If anything, that would help start to really prep the FSGS community for new treatments. Mechanistically, we think they're very differentiated products and would work best in different types of patients and ultimately could be synergistic together. A negative AdCom, similarly, we think will inform us about how advisors FDA are viewing proteinuria, GFR, and will help us position our data. A negative outcome could be due to specifics around that kind of complex FILSPARI dataset and not necessarily read through to DMX-200 and ultimately could even position us as first to market if that did not work for FILSPARI. We view the AdCom as a positive positive for us. We're really looking to be informed by it. Ultimately, we would hope that it's a positive AdCom and FILSPARI will get approved for FSGS patients, and then we can quickly behind it have DMX-200 addressing a different aspect.

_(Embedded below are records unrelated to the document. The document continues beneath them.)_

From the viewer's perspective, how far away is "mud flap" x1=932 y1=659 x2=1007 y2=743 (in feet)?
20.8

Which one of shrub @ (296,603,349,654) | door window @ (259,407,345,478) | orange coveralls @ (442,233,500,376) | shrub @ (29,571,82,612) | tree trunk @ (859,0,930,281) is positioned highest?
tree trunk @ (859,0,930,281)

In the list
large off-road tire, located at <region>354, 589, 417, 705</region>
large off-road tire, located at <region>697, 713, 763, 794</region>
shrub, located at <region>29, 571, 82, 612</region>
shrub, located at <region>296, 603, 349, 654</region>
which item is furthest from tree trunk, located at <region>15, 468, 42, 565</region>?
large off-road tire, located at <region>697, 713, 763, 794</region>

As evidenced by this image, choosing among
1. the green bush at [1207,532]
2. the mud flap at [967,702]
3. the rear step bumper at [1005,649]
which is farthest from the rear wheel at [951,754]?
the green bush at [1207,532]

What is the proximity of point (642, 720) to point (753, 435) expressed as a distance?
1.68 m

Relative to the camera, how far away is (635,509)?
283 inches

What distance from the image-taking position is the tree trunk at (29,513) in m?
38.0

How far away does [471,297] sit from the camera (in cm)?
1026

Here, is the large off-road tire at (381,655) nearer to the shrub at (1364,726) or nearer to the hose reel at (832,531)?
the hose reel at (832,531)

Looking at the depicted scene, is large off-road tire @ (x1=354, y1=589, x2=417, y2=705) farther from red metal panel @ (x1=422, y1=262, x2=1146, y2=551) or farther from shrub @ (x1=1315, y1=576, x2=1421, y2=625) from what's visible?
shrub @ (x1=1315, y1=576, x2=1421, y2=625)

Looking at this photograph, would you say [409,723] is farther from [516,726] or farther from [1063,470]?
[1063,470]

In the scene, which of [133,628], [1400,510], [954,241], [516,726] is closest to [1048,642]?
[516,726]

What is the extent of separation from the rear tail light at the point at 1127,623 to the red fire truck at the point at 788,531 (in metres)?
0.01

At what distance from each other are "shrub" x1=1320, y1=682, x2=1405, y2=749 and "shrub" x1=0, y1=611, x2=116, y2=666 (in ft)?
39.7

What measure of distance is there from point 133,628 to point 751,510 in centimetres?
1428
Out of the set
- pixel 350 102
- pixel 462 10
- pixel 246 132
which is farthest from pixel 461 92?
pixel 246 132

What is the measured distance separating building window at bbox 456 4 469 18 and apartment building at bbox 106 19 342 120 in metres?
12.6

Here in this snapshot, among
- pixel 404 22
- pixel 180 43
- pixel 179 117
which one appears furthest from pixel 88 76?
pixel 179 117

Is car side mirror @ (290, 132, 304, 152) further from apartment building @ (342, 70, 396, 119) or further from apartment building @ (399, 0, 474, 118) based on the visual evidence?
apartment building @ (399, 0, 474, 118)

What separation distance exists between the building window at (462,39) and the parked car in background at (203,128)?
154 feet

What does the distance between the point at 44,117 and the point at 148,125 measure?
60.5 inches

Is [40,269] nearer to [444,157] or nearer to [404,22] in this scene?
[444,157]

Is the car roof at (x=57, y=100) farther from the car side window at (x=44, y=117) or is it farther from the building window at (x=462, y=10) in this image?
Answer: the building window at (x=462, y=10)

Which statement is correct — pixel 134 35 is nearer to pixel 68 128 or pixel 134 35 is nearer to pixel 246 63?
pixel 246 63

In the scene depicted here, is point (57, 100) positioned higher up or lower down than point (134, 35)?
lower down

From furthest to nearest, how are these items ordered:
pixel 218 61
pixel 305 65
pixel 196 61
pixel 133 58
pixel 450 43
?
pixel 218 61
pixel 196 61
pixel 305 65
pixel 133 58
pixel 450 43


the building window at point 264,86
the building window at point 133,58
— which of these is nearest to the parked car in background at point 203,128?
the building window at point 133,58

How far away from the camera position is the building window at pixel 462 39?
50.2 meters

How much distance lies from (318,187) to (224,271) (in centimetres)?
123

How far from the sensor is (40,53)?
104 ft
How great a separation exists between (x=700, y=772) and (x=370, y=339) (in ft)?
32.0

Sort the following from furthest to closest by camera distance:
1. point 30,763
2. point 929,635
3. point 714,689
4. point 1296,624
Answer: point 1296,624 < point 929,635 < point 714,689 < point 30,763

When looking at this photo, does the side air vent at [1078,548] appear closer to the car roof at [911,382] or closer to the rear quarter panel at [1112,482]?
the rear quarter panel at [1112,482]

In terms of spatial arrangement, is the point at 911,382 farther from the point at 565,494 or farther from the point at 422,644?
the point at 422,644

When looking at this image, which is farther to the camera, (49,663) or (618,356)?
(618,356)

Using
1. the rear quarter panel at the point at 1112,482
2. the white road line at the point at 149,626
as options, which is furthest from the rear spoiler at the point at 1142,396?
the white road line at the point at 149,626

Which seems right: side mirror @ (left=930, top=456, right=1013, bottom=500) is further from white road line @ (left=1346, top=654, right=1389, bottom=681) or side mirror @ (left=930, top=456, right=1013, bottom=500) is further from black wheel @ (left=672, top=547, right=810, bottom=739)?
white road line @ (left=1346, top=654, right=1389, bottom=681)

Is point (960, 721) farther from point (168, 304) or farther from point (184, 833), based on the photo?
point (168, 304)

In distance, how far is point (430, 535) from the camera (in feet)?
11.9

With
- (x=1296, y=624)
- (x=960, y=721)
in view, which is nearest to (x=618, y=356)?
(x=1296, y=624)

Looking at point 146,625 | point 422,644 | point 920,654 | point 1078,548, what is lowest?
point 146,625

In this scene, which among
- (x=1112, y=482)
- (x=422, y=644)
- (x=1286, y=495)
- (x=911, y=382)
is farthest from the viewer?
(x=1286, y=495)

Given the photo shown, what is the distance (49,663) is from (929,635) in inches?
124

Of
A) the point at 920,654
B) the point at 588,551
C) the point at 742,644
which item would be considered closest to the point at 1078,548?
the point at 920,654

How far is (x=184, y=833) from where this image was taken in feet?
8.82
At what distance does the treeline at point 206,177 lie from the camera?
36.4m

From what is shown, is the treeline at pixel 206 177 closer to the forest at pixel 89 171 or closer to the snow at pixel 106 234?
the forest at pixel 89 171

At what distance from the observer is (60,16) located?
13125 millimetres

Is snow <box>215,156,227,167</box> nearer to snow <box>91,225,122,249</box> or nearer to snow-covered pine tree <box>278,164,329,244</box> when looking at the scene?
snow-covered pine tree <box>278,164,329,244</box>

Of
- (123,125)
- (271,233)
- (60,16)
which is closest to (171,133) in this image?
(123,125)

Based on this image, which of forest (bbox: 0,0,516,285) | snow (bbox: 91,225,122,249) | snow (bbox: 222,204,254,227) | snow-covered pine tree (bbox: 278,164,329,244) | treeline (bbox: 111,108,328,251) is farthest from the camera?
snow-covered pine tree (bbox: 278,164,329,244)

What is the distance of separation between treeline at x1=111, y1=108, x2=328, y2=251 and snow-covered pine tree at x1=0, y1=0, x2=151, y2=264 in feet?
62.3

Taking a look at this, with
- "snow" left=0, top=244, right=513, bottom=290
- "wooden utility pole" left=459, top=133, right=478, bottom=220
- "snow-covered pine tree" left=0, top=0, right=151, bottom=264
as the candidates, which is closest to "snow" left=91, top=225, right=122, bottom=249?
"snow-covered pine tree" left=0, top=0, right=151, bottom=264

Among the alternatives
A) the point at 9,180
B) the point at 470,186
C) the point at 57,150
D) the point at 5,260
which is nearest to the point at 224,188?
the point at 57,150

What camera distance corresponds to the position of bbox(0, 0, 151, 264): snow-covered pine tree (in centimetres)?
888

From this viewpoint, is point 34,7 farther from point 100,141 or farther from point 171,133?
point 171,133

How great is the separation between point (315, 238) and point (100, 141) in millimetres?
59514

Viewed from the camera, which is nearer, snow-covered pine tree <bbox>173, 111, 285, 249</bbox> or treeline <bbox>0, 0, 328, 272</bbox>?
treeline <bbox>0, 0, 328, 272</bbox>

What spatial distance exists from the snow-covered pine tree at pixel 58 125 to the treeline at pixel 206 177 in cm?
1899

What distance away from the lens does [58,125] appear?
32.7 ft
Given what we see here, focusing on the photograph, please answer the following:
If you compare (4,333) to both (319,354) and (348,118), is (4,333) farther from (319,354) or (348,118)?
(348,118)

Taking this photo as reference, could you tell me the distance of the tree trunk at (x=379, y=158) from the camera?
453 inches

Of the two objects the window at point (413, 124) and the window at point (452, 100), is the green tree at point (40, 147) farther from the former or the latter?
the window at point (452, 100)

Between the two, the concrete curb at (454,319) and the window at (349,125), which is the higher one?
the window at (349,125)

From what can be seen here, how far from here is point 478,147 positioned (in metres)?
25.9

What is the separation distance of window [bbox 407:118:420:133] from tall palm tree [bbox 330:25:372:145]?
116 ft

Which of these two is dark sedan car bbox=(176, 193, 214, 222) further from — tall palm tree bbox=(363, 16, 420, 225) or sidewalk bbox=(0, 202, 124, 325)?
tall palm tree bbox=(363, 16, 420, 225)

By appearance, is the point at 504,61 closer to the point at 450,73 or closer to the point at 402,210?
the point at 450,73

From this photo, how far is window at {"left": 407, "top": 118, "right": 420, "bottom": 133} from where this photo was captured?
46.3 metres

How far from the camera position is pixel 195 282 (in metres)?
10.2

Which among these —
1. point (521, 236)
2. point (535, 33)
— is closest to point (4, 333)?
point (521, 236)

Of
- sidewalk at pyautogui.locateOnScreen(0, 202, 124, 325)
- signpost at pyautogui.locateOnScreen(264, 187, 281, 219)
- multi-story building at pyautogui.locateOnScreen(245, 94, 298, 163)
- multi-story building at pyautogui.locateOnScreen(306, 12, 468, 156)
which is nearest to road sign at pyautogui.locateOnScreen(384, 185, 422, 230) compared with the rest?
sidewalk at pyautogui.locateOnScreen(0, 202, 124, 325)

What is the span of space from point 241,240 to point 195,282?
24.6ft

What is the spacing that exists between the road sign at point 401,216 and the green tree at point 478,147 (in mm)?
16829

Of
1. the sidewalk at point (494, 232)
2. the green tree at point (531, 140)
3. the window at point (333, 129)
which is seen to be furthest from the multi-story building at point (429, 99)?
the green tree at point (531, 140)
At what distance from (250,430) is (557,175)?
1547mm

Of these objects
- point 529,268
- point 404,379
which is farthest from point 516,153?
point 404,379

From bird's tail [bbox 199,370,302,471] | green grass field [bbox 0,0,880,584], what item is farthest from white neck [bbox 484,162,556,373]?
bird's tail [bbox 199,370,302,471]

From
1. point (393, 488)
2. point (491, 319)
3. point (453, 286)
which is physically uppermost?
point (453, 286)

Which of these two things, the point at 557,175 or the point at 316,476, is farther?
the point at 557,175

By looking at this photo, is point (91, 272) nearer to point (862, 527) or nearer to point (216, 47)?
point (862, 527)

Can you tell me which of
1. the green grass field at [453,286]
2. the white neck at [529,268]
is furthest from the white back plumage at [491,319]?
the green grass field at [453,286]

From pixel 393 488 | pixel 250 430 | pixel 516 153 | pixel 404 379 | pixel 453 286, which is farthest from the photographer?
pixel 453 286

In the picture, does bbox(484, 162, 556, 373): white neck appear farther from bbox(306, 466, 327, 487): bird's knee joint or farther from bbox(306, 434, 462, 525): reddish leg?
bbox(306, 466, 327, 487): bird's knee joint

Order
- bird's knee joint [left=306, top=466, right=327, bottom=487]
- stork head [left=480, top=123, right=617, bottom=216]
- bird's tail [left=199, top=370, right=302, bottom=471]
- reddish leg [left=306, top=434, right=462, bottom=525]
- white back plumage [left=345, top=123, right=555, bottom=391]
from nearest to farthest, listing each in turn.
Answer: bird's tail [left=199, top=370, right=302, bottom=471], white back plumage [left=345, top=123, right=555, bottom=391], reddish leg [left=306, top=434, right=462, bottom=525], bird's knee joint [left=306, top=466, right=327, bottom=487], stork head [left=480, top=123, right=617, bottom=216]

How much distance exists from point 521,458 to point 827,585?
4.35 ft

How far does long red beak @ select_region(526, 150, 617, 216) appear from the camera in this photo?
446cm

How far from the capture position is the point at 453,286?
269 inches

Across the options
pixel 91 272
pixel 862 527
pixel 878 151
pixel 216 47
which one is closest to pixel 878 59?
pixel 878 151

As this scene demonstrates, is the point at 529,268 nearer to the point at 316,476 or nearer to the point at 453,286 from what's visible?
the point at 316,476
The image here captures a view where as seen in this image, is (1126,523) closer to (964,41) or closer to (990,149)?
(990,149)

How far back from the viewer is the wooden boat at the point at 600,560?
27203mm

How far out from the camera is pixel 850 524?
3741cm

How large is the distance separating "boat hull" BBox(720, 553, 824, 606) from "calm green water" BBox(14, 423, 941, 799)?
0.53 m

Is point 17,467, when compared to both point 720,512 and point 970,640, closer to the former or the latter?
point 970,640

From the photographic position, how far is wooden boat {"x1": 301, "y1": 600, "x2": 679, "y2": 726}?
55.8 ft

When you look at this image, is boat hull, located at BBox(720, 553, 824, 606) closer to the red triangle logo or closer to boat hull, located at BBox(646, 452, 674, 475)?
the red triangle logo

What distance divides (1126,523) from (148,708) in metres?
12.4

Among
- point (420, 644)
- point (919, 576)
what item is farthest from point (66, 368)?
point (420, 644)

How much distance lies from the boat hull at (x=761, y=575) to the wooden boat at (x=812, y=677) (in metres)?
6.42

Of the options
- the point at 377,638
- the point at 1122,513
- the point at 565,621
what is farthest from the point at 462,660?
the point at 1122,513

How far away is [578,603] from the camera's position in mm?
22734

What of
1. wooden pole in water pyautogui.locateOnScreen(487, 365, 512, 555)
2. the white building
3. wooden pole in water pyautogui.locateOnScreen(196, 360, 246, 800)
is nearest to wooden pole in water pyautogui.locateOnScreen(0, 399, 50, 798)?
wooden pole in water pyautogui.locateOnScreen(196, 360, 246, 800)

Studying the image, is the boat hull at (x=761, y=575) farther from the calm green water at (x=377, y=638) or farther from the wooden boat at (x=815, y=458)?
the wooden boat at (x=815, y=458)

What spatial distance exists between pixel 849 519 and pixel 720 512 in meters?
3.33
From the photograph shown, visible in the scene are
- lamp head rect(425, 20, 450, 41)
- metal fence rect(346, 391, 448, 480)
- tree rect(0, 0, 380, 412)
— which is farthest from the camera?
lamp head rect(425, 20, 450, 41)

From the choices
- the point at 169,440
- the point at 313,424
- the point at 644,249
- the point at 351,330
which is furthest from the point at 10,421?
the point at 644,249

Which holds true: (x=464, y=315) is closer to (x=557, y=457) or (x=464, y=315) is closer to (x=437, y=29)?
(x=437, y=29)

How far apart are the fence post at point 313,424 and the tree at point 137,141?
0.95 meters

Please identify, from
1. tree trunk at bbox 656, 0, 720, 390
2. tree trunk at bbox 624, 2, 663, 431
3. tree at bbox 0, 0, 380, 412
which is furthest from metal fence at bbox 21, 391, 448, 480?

Bradley Campbell (President and CEO)
Sorry, one last question. Dennis, you also asked about additional countries for next year. Australia and Canada are two big ones. Over time, we'll continue as we did with Galafold, going into Asia-Pacific, into LatAm, into more European countries. There is still quite a bit of geographic expansion for Pombiliti as well. Thanks so much for the questions.
Dennis Ding (Analyst)
Perfect. Thanks, guys.
Operator (participant)
One moment for our next question. Our next question comes from the line of Salveen Richter of Goldman Sachs. Your line is now open.
Mark Aleynick (Analyst)
Hey, this is Mark on for Salveen. Thanks so much for taking our question. On DMX-200, when can we expect the phase III data? Also, what is the bar for success here and what would be clinically relevant in FSGS?
Bradley Campbell (President and CEO)
Jeff, do you want to take those, just a reminder of the timelines and then the clinical meaningfulness and kind of what we think the success bar would be?
Jeff Castelli (Chief Development Officer)
Yeah, thanks for the question. As we said, enrollment is going extremely well in the phase III study. We're on track for last patient in, which are 286 adult patients by the end of the year. That would mean last patient out two years, which would be end of 2027. That would be the timeline with the top line full two-year data. What was the second part of that question?
Mark Aleynick (Analyst)
What would be clinically relevant and the bar for success?
Jeff Castelli (Chief Development Officer)
Clinically relevant. One thing we're really excited about is from a powering perspective, with the 286 patients, two years, the study is powered to show small changes in proteinuria, percent changes less than 10% between groups or responder thresholds less than 10%. It comes down to clinical meaningfulness. Frankly, you could make an argument that any improvement in protein is clinically meaningful. I think one of the better ways to show that is through responder analyses. It's well established. If you can get patients below certain thresholds, like below 3 grams per gram or below 1.5 or below 0.7, those really improve the outcomes on progression to end-stage renal disease. I think looking at those responder thresholds will be important at a kind of patient level.
Mark Aleynick (Analyst)
All right. Thank you.
Operator (participant)
One moment for our next question. Our next question comes from the line of Xuan Hui. Your line is now open. Xuan, your line is now open. At this time, I don't see any further questions. This concludes today's conference call. Have a great day.